Aoun assure que l’État ne lâchera pas l’ENIEM : Il n’y aura pas de privatisation !
Un plan de la dernière chance doit être discuté dès lundi entre le ministère de l’Industrie, le P-DG de l’ENIEM Tizi-Ouzou et les représentants des travailleurs pour sauver l’entreprise qui vit une crise majeure depuis plusieurs années. Un plan qui s’appuie sur une refonte du staff, la fixation de nouveaux objectifs avec la mise en place de contrats de performance, mais surtout l’orientation de l’entreprise vers des partenariats et une ouverture du capital pour lui permettre de mettre à niveau ses process et adapter sa production aux besoins du marché.

# # # # # # #

### Consigne A
Présentez sous forme de liste JSON de chaînes les lignes des enregistrements comprises entre la ligne contenant « In which order, from » et la ligne contenant « the point at 318,123, the », ces deux lignes incluses, avec une chaîne par ligne et sans les lignes vides.

# # # # # # #

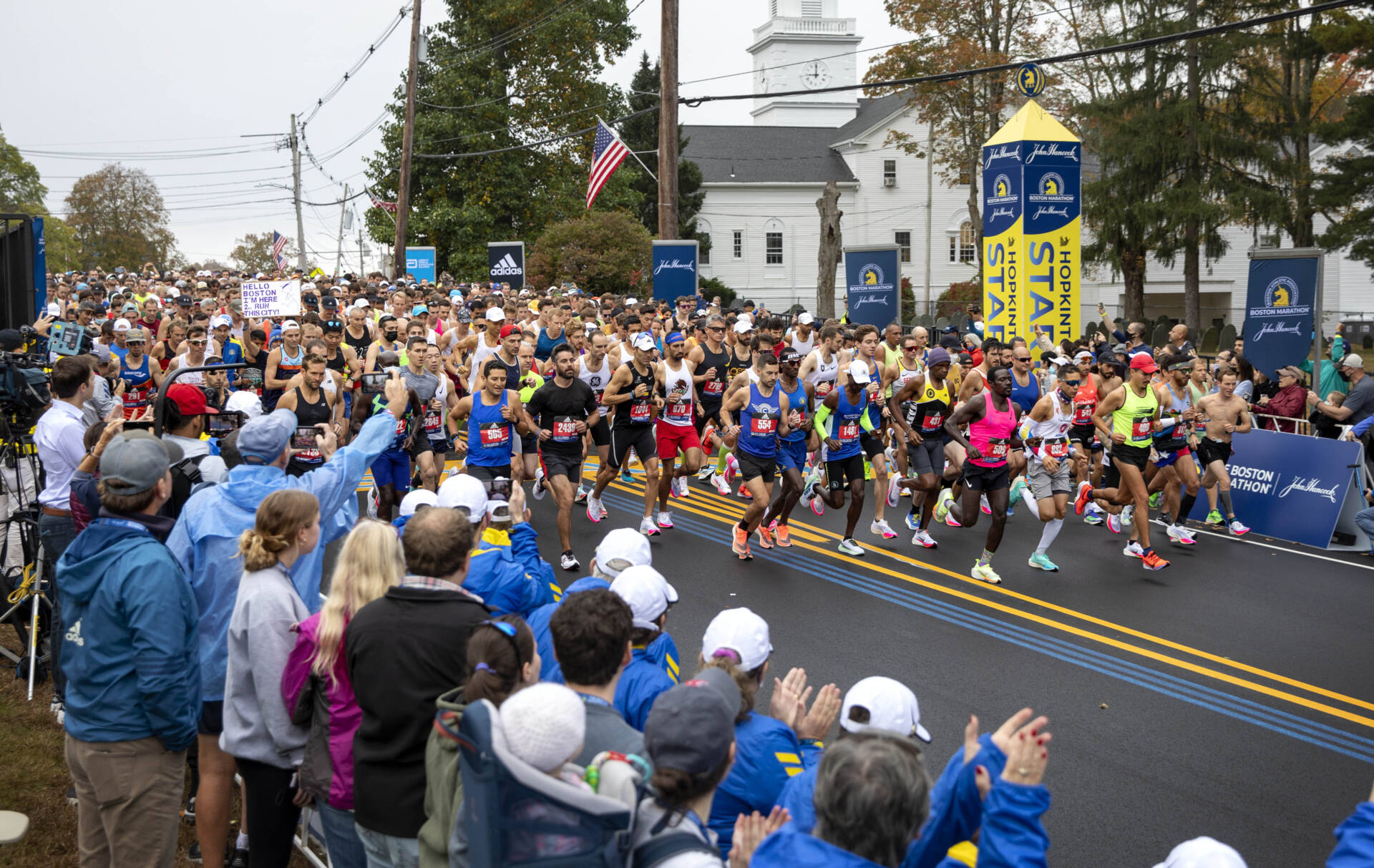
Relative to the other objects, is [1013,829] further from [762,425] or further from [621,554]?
[762,425]

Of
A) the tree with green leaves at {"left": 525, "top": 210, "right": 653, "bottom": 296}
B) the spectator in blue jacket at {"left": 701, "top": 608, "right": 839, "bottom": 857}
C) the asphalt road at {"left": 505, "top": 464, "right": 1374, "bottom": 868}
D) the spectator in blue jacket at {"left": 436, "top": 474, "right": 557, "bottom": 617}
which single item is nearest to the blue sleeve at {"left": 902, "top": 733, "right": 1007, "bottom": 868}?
the spectator in blue jacket at {"left": 701, "top": 608, "right": 839, "bottom": 857}

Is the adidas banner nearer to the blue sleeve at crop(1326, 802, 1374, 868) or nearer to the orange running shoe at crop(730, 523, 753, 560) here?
the orange running shoe at crop(730, 523, 753, 560)

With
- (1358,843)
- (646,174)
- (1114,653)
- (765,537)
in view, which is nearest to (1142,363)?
(1114,653)

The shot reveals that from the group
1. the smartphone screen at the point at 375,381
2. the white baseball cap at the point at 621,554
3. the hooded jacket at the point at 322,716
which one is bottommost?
the hooded jacket at the point at 322,716

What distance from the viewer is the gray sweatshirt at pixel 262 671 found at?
12.8 ft

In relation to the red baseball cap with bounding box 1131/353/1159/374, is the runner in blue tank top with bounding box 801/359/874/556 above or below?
below

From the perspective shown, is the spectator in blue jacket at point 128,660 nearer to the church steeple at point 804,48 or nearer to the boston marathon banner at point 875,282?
the boston marathon banner at point 875,282

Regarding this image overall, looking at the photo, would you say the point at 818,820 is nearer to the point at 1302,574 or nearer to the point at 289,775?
the point at 289,775

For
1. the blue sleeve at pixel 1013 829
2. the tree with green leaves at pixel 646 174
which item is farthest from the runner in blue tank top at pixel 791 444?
the tree with green leaves at pixel 646 174

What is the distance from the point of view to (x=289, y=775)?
4145 millimetres

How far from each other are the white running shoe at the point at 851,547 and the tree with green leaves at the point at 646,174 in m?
46.1

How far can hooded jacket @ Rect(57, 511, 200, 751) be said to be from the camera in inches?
151

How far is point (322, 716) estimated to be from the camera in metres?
3.79

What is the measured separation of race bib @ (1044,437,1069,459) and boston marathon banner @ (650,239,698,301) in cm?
1004
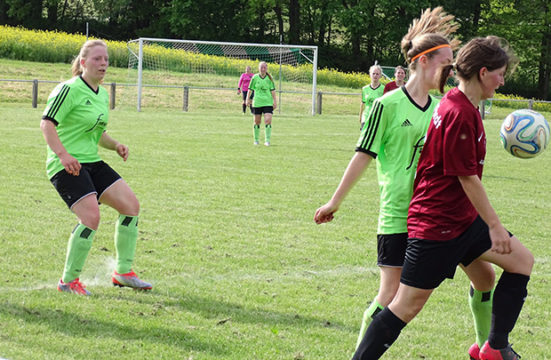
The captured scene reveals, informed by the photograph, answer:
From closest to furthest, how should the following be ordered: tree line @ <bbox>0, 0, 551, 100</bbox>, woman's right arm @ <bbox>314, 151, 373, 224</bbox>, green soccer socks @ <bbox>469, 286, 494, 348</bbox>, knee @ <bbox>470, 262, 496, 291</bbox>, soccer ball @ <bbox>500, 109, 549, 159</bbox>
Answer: woman's right arm @ <bbox>314, 151, 373, 224</bbox>
knee @ <bbox>470, 262, 496, 291</bbox>
green soccer socks @ <bbox>469, 286, 494, 348</bbox>
soccer ball @ <bbox>500, 109, 549, 159</bbox>
tree line @ <bbox>0, 0, 551, 100</bbox>

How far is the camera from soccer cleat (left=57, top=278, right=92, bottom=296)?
535 cm

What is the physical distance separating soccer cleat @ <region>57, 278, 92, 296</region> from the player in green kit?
228 cm

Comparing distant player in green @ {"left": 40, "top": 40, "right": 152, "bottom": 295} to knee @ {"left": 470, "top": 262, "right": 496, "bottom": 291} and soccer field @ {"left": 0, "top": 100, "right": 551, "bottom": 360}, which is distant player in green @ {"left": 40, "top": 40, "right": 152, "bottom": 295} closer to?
soccer field @ {"left": 0, "top": 100, "right": 551, "bottom": 360}

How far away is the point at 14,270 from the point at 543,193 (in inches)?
343

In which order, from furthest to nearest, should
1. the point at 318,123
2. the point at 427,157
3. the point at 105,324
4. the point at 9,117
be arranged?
the point at 318,123, the point at 9,117, the point at 105,324, the point at 427,157

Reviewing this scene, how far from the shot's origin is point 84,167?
5.47 meters

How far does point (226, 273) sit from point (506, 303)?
9.25ft

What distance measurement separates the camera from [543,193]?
39.2 ft

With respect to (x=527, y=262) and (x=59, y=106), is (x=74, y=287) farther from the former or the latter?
(x=527, y=262)

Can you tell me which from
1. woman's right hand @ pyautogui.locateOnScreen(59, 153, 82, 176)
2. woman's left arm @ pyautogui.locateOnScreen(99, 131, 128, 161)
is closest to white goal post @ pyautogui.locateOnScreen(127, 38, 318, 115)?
woman's left arm @ pyautogui.locateOnScreen(99, 131, 128, 161)

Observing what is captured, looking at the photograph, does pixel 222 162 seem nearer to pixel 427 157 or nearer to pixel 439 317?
pixel 439 317

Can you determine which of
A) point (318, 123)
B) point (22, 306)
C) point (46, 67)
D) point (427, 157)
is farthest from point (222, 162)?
point (46, 67)

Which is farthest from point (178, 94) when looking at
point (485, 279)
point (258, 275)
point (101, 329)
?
point (485, 279)

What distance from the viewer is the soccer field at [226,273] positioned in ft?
14.7
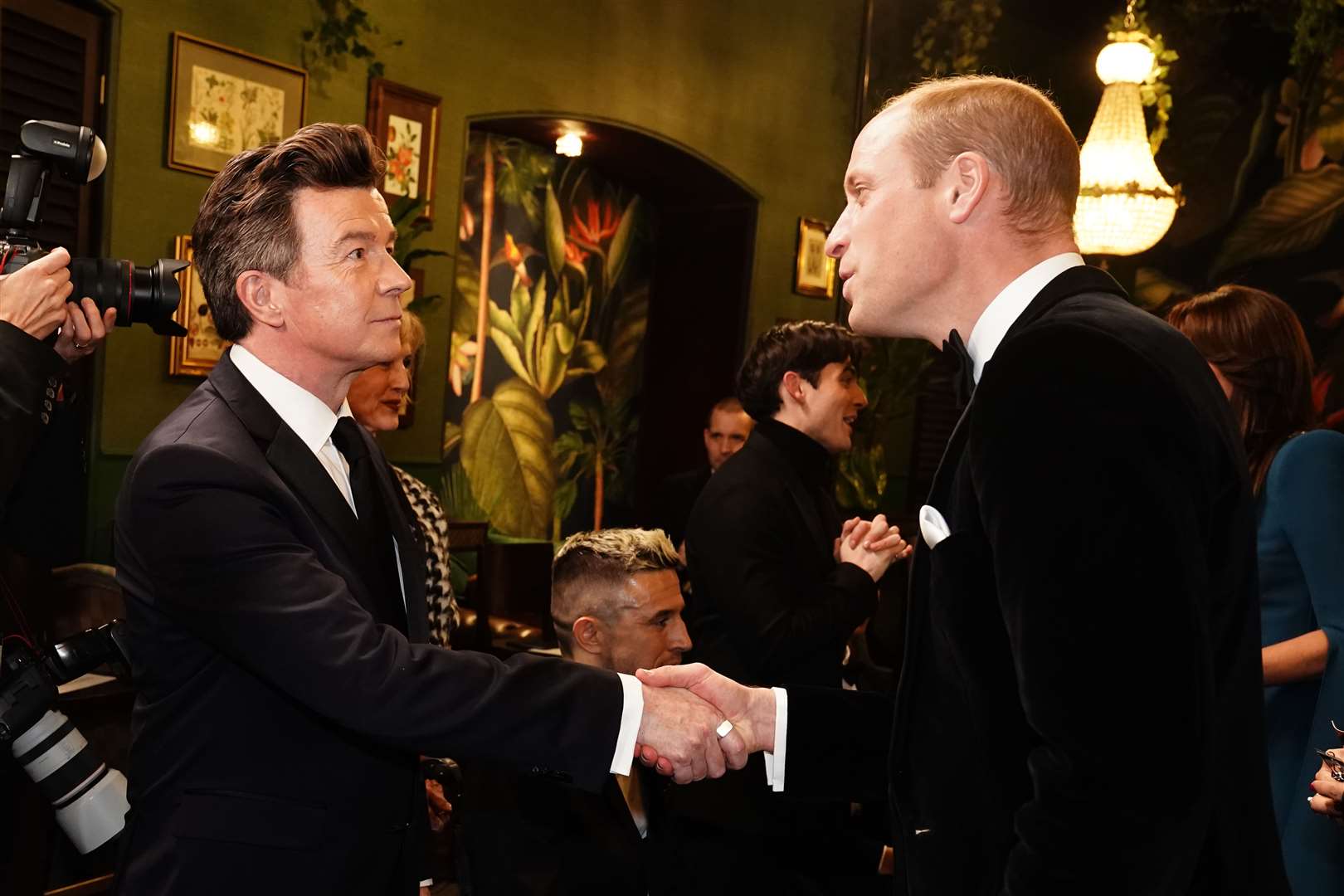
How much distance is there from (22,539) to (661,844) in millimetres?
1302

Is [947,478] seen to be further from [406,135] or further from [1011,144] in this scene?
[406,135]

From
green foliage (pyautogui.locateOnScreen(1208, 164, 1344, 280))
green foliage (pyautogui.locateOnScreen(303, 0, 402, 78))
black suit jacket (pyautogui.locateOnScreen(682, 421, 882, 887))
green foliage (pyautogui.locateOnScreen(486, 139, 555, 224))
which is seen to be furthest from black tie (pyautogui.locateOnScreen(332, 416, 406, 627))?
green foliage (pyautogui.locateOnScreen(1208, 164, 1344, 280))

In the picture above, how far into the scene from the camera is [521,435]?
6.49 meters

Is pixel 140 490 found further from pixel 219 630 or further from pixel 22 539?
pixel 22 539

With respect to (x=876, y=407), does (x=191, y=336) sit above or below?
above

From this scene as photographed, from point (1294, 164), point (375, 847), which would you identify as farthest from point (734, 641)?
point (1294, 164)

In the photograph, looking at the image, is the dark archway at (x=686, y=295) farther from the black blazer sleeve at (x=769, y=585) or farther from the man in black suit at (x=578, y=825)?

# # # # # # #

### Consigne B
Répondez aux questions suivantes à partir de l'article sur l'ENIEM.
(i) À partir de quel jour le plan de la dernière chance doit-il être discuté ?
(ii) Quelles sont les trois parties qui doivent discuter de ce plan ?
(iii) Quels contrats doivent accompagner la fixation de nouveaux objectifs ?

### Réponse A
[
  "In which order, from furthest to nearest, should",
  "1. the point at 318,123",
  "2. the point at 427,157",
  "3. the point at 105,324",
  "4. the point at 9,117",
  "be arranged?",
  "the point at 318,123, the point at 9,117, the point at 105,324, the point at 427,157"
]

### Réponse B
(i) Dès lundi.
(ii) Le ministère de l'Industrie, le P-DG de l'ENIEM Tizi-Ouzou et les représentants des travailleurs.
(iii) Des contrats de performance.